湊一代の魔道喧嘩旅 ~魔法学校を休学させられたので弟子と一緒に旅にでます~

熟々蒼依

第0章:沖縄編

魔法使いのいる国

 ……一体何が起こったんだ。私は眼前に広がる光景に、理解が及ばなかった。


 私は審判の合図で戦いを始め、最初に氷魔法を撃って相手の出方を見ようとした。その直後、私の目の前に現れたのは巨大な氷塊だった。


「何をしてる! 早く氷を壊さないと彼が凍死してしまうぞ!」

「だめだ、氷が分厚すぎてノミでも破壊できねぇ! 誰か炎魔法のエキスパートはいないか!?」


 呆然と立ち尽くす私の目の前で、複数の教員がその氷塊を溶かそうとあくせく動き回っている。しかしどんな手段を使っても氷塊は少しも壊れそうな様子を見せない。


 さっきまで騒ぎまくっていた観客も、言葉を失っている。挙げ句泣き出す者もいて、会場の雰囲気はお通夜のようになっている。


「……私は、そんな、つもりじゃ――」

「炎魔法の専門家を連れてきたぞ! 2人とも! ありったけの炎を頼んだぞ!」

「「了解!!」」


 二人の教員の放つ巨大な猛火が氷塊をみるみる内に溶かしていく。そして氷が完全に溶けると、中に閉じ込められていた男子生徒はぐったりと地面に倒れ込んだ。間もなく彼は教員達によって保健室に運ばれたが、私はふと彼が居た場所に指が4本落ちている事に気づいた。


「あ、ああ……!!」

 魔法使いにとって、指が左右五本ずつあるというのは必須条件だった。でなければ、杖に上手くマナを送り込めず魔法を使うことが出来なくなる。

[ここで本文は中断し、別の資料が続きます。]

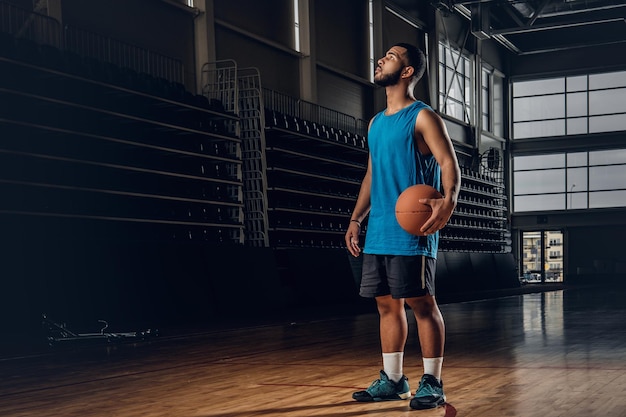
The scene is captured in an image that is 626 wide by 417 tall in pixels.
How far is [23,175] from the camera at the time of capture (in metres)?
8.27

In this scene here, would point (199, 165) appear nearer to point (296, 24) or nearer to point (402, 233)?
point (296, 24)

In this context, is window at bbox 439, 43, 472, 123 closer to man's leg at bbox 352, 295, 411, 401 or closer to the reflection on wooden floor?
the reflection on wooden floor

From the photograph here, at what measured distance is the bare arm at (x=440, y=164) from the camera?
3.25 meters

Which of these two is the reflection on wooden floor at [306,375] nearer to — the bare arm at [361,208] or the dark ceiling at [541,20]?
the bare arm at [361,208]

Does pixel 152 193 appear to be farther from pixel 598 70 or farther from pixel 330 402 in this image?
pixel 598 70

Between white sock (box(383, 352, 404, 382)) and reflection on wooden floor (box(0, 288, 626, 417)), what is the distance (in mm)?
119

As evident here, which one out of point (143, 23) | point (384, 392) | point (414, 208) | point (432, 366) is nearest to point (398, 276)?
point (414, 208)

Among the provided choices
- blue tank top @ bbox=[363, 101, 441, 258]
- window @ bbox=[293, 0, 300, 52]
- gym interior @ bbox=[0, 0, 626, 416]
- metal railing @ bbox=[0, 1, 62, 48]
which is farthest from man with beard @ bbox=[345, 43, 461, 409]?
window @ bbox=[293, 0, 300, 52]

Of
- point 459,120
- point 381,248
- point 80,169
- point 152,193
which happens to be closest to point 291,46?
point 152,193

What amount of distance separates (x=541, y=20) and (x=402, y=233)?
22784 mm

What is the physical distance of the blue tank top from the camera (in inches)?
134

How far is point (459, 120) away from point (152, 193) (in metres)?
15.2

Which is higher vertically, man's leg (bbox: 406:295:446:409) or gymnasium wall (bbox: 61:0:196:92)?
gymnasium wall (bbox: 61:0:196:92)

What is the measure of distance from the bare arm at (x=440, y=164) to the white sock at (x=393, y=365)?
0.56 m
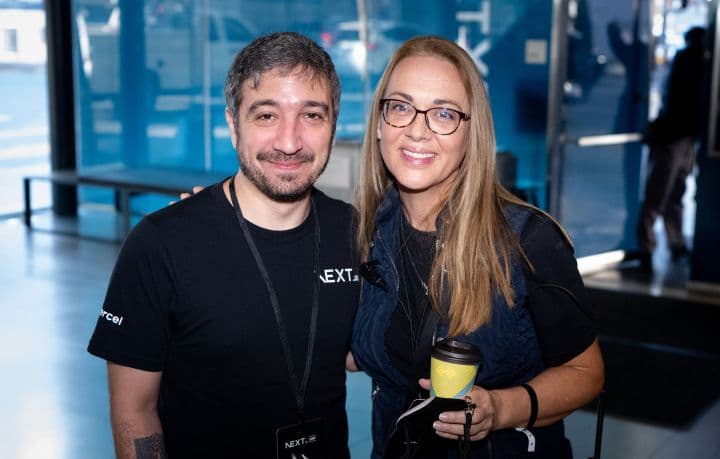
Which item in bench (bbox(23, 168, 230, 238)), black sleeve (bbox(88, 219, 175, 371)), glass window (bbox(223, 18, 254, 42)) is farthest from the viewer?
glass window (bbox(223, 18, 254, 42))

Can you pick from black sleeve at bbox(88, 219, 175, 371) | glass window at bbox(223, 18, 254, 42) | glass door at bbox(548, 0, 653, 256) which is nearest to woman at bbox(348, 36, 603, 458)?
black sleeve at bbox(88, 219, 175, 371)

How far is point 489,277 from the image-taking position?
1.88 metres

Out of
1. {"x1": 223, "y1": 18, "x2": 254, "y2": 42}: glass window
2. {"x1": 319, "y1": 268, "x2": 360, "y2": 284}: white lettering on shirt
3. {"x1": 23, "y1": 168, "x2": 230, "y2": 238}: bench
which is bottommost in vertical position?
{"x1": 23, "y1": 168, "x2": 230, "y2": 238}: bench

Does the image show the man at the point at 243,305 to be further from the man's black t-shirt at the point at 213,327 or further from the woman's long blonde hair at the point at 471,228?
the woman's long blonde hair at the point at 471,228

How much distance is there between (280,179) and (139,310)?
413 mm

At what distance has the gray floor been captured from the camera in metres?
3.95

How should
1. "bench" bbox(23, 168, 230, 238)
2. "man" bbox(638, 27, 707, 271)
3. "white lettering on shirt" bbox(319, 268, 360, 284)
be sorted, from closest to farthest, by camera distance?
"white lettering on shirt" bbox(319, 268, 360, 284)
"man" bbox(638, 27, 707, 271)
"bench" bbox(23, 168, 230, 238)

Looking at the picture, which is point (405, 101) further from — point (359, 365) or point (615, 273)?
point (615, 273)

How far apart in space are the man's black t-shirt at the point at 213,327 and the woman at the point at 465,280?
0.53 feet

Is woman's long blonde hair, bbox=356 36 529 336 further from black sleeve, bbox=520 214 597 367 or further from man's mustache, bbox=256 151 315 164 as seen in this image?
man's mustache, bbox=256 151 315 164

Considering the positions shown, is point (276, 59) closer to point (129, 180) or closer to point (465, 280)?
point (465, 280)

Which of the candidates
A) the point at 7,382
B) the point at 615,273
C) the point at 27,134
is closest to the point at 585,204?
the point at 615,273

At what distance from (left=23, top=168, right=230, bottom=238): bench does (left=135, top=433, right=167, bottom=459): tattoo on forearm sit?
606cm

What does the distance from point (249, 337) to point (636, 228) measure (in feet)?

 つまり私は今、魔法使いを一人殺してしまったという事だ。


 その事実に耐えられなくなった私は、思わずその場から逃げ出してしまうのだった――


 ◇  ◇  ◇


 1990年、鹿児島県にある菱刈鉱山から未知の物質が大量に発掘された。魔素と呼ばれたその物質は10年にも及ぶ研究の結果電気や原油、ガスなどに変換できることが判明した。だが、魔素が日本に与えたのはこれだけではなかった。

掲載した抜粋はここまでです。